A day in the life with 3 crazy kids, thank goodness the boys are outnumbered.....
Sunday, December 30, 2012
This was a rough year. I lost my mom, my sister had open heart surgery, and my dad went to rehab. I didn't really accomplish any of the goals I set for myself (since I don't even remember what they were), but I survived so that's enough for me. I'm hoping to close the chapter on missing my mom and start the new year remembering her. During the day I'm good at remembering her, it's late at night when I'm laying in bed that I miss her the most. The kids have been asleep for hours and Brad has already started snoring and I can never fall asleep (although I feel chronically fatigued-go figure). My mind starts to wander and I think about all the good mom hugs I can remember from my childhood up until adulthood and my last mom hug. Nothing in this world compares to a mom hug, I think about that every time I hug my babies. It sounds silly but I think about her pretty feet, and the tattoo on her toe-and I miss her pretty feet. I think of random things I miss, a giggle over something I told her the kids did, and I try to picture her in my head. I tell myself I don't have to miss her because she's with me, she'll always be a part of me. I just need to believe it.
I've decided this year to not set any goals. I just want to love my family and do whatever I need to do to be personally fulfilled-blogging, reading, photography, decorating, gardening, cooking, hopefully exercising :/ , shopping, hanging out with girlfriends. I want to read about the 12 steps, for me and for my dad. I would say I want to an awesome mom, the best wifey and friend anyone could ask for, and try to "have it all" but I know I won't so instead I'll just do my best and take it one day at a time. And try to go to bed earlier........as it is midnight now, yikes!
We are having a New Years Eve party at our house with our friends as always so crazy pictures to follow.......
Friday, December 28, 2012
I forgot to mention the best day after Christmas miracle. My work called and said the hospital was slow and I didn't need to come in so the kids and I laid down (together in my bed) and took a two and half hour nap. It was beyond magical...... and will probably never happen again.
My book- isn't it pretty!? It's fun to read posts from two years ago, so many things that I forgot about.
My book- isn't it pretty!? It's fun to read posts from two years ago, so many things that I forgot about.
Thursday, December 27, 2012
Christmas 2012
Christmas time is family time and the kiddos were super excited to hang out with both Papa's. It was fun as always to have my sister and family come visit too. We were way too spoiled on Christmas, and sickly as usual. It will take days to recover from all the excitement, food, and fun. Ben was a present opening expert this year and was excited about everything he got. Abi loved opening presents but was shy with all the attention on her. They are happy campers and have been playing non-stop with their new toys. I got an awesome present from the husband, he had this blog published into a book, so now apparently I'm an author. It's nice because I hate printing pictures and putting them into an album, so it serves as a baby book, life/family book. It is really pretty sweet, our life documented in hard back with pictures I took in my words, I love.

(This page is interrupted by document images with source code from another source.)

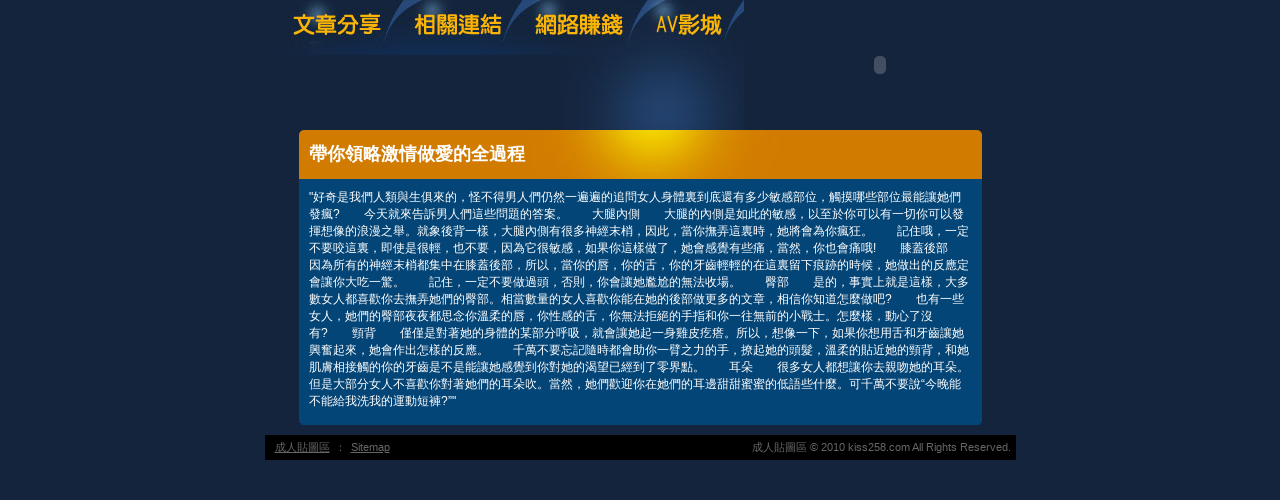

--- FILE ---
content_type: text/html; charset=utf-8
request_url: http://kiss258.com/?opc=a886
body_size: 7368
content:
<!DOCTYPE html PUBLIC "-//W3C//DTD XHTML 1.0 Transitional//EN" "http://www.w3.org/TR/xhtml1/DTD/xhtml1-transitional.dtd"><html xmlns="http://www.w3.org/1999/xhtml"><!-- InstanceBegin template="/Templates/doc.dwt" codeOutsideHTMLIsLocked="false" --><head><meta http-equiv="Content-Type" content="text/html; charset=utf-8" /><!-- InstanceBeginEditable name="doctitle" --><meta name="keywords" content="免費聊天,正妹聊天" ><meta name="description" content="本站內容包含做愛片、1007視訊，未滿１８歲成人者請勿進入本站。}" ><title>帶你領略激情做愛的全過程 - 成人貼圖區</title><!-- InstanceEndEditable --><link href="/templates/OP006/style.css" rel="stylesheet" type="text/css" /><script type="text/javascript"><!--function MM_preloadImages() {   var d=document; if(d.images){ if(!d.MM_p) d.MM_p=new Array();    var i,j=d.MM_p.length,a=MM_preloadImages.arguments; for(i=0; i<a.length; i++)    if (a[i].indexOf("#")!=0){ d.MM_p[j]=new Image; d.MM_p[j++].src=a[i];}}}function MM_swapImgRestore() {   var i,x,a=document.MM_sr; for(i=0;a&&i<a.length&&(x=a[i])&&x.oSrc;i++) x.src=x.oSrc;}function MM_findObj(n, d) {   var p,i,x;  if(!d) d=document; if((p=n.indexOf("?"))>0&&parent.frames.length) {    d=parent.frames[n.substring(p+1)].document; n=n.substring(0,p);}  if(!(x=d[n])&&d.all) x=d.all[n]; for (i=0;!x&&i<d.forms.length;i++) x=d.forms[i][n];  for(i=0;!x&&d.layers&&i<d.layers.length;i++) x=MM_findObj(n,d.layers[i].document);  if(!x && d.getElementById) x=d.getElementById(n); return x;}function MM_swapImage() {   var i,j=0,x,a=MM_swapImage.arguments; document.MM_sr=new Array; for(i=0;i<(a.length-2);i+=3)   if ((x=MM_findObj(a[i]))!=null){document.MM_sr[j++]=x; if(!x.oSrc) x.oSrc=x.src; x.src=a[i+2];}}//--></script><script src="/templates/OP006/js/AC_RunActiveContent.js" type="text/javascript"></script><!-- InstanceBeginEditable name="head" --><!-- InstanceEndEditable --></head><body onload="MM_preloadImages('/templates/OP006/images/m_doc2.jpg','/templates/OP006/images/m_link2.jpg','/templates/OP006/images/m_money2.jpg','/templates/OP006/images/m_av2.jpg')"><table width="750" border="0" align="center" cellpadding="0" cellspacing="0" class="container">  <tr>    <td><table width="100%" border="0" cellspacing="0" cellpadding="0">      <tr>        <td><a href="./?opc=doc1"><img src="/templates/OP006/images/m_doc.jpg" name="m1" width="138" height="55" id="m1" onmouseover="MM_swapImage('m1','','/templates/OP006/images/m_doc2.jpg',1)" onmouseout="MM_swapImgRestore()" /></a><a href="./?opc=link"><img src="/templates/OP006/images/m_link.jpg" name="m2" width="119" height="55" id="m2" onmouseover="MM_swapImage('m2','','/templates/OP006/images/m_link2.jpg',1)" onmouseout="MM_swapImgRestore()" /></a><a href="./?opc=money"><img src="/templates/OP006/images/m_money.jpg" name="m3" width="124" height="55" id="m3" onmouseover="MM_swapImage('m3','','/templates/OP006/images/m_money2.jpg',1)" onmouseout="MM_swapImgRestore()" /></a><a href="http://173liveshow.333asia.info/VIDEO/index.phtml" target="_blank"><img src="/templates/OP006/images/m_av.jpg" name="m4" width="98" height="55" id="m4" onmouseover="MM_swapImage('m4','','/templates/OP006/images/m_av2.jpg',1)" onmouseout="MM_swapImgRestore()" /></a></td>        <td rowspan="2"><script type="text/javascript">AC_FL_RunContent( 'codebase','http://download.macromedia.com/pub/shockwave/cabs/flash/swflash.cab#version=9,0,28,0','width','272','height','130','src','/templates/OP006/images/logo','quality','high','pluginspage','http://www.adobe.com/shockwave/download/download.cgi?P1_Prod_Version=ShockwaveFlash','movie','/templates/OP006/images/logo' ); //end AC code</script><noscript><object classid="clsid:D27CDB6E-AE6D-11cf-96B8-444553540000" codebase="http://download.macromedia.com/pub/shockwave/cabs/flash/swflash.cab#version=9,0,28,0" width="272" height="130">          <param name="movie" value="/templates/OP006/images/logo.swf" />          <param name="quality" value="high" />          <embed src="/templates/OP006/images/logo.swf" quality="high" pluginspage="http://www.adobe.com/shockwave/download/download.cgi?P1_Prod_Version=ShockwaveFlash" type="application/x-shockwave-flash" width="272" height="130"></embed>        </object></noscript></td>      </tr>      <tr>        <td><img src="/templates/OP006/images/pic1b.jpg" width="479" height="75" /></td>        </tr>    </table></td>  </tr>  <tr>    <td style="padding-bottom:10px;"><table width="683" border="0" align="center" cellpadding="0" cellspacing="0" bgcolor="#044577">      <tr>        <td height="49" background="/templates/OP006/images/c_1.jpg" style="padding-left:10px;"><h1><!-- InstanceBeginEditable name="EditRegion3" -->帶你領略激情做愛的全過程<!-- InstanceEndEditable --></h1></td>      </tr>      <tr>        <td style="padding:10px;"><!-- InstanceBeginEditable name="EditRegion4" -->"好奇是我們人類與生俱來的，怪不得男人們仍然一遍遍的追問女人身體裏到底還有多少敏感部位，觸摸哪些部位最能讓她們發瘋?　　今天就來告訴男人們這些問題的答案。　　大腿內側　　大腿的內側是如此的敏感，以至於你可以有一切你可以發揮想像的浪漫之舉。就象後背一樣，大腿內側有很多神經末梢，因此，當你撫弄這裏時，她將會為你瘋狂。　　記住哦，一定不要咬這裏，即使是很輕，也不要，因為它很敏感，如果你這樣做了，她會感覺有些痛，當然，你也會痛哦!　　膝蓋後部　　因為所有的神經末梢都集中在膝蓋後部，所以，當你的唇，你的舌，你的牙齒輕輕的在這裏留下痕跡的時候，她做出的反應定會讓你大吃一驚。　　記住，一定不要做過頭，否則，你會讓她尷尬的無法收場。　　臀部　　是的，事實上就是這樣，大多數女人都喜歡你去撫弄她們的臀部。相當數量的女人喜歡你能在她的後部做更多的文章，相信你知道怎麼做吧?　　也有一些女人，她們的臀部夜夜都思念你溫柔的唇，你性感的舌，你無法拒絕的手指和你一往無前的小戰士。怎麼樣，動心了沒有?　　頸背　　僅僅是對著她的身體的某部分呼吸，就會讓她起一身雞皮疙瘩。所以，想像一下，如果你想用舌和牙齒讓她興奮起來，她會作出怎樣的反應。　　千萬不要忘記隨時都會助你一臂之力的手，撩起她的頭髮，溫柔的貼近她的頸背，和她肌膚相接觸的你的牙齒是不是能讓她感覺到你對她的渴望已經到了零界點。　　耳朵　　很多女人都想讓你去親吻她的耳朵。但是大部分女人不喜歡你對著她們的耳朵吹。當然，她們歡迎你在她們的耳邊甜甜蜜蜜的低語些什麼。可千萬不要說“今晚能不能給我洗我的運動短褲?”"<!-- InstanceEndEditable --></td>      </tr>      <tr>        <td><img src="/templates/OP006/images/c_2.jpg" width="683" height="5" /></td>      </tr>    </table></td>  </tr>   <tr><td bgcolor="#000000"class="footer"><div align="center" style="float:left"><a href="./">成人貼圖區</a>：<a href="./?opc=sitemap">Sitemap</a></div>成人貼圖區 © 2010 kiss258.com All Rights Reserved. </td>  </tr></table><div class="sexad"> 　 </div></body><!-- InstanceEnd --></html>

Santa’s Prayer on Christmas Eve
I meant to post this before Christmas, from Abi's school, kinda cute....
Santa’s Prayer on Christmas Eve
By Warren Jennings
...
The sleigh was all packed, the reindeer were fed
But Santa still knelt by the side of his bed.
“Dear Father,” he prayed “Be with me tonight. There’s so much to do and my schedule is tight. I must jump in my sleigh and streak through the sky,
Knowing full well that my reindeer can fly.
I will visit each household before the first light,
I’ll cover the world and all in one night.
With sleigh bells a-ringing, I’ll land on each roof,
Amid the soft clatter of each little hoof.
To get in the house is the difficult part, So I’ll slide down the chimney of each child’s heart. My sack will hold toys to grant all their wishes,
The supply will be endless like the loaves and the fishes.
I will fill all the stockings and not leave a track,
I’ll eat every cookie that is left for my snack.
I can do all these things, Lord, only through You!
I just need your blessing, then it’s easy to do.
All this to honor the birth of the ONE,
That was sent to redeem us, Your most Holy Son.
So, to all of my friends, least Your glory I rob,
Please Lord, remind them who gave me this job.”
Christmas morning
Cinderella doll from Papa Marc was a hit.
At Nana's for Christmas dinner
Little buddy was not very excited about getting his picture taken this year, the best I could do.
Monday, December 24, 2012
Saturday, December 22, 2012
Abi's first Nutcracker ballet
It was Grandma Vicki's and Aunt Keri's first Nutcracker ballet too. It was a fun girls outing and Abi did really good, she just got a little wiggly by the end.
Grandma Vicki got Abi a special ornament.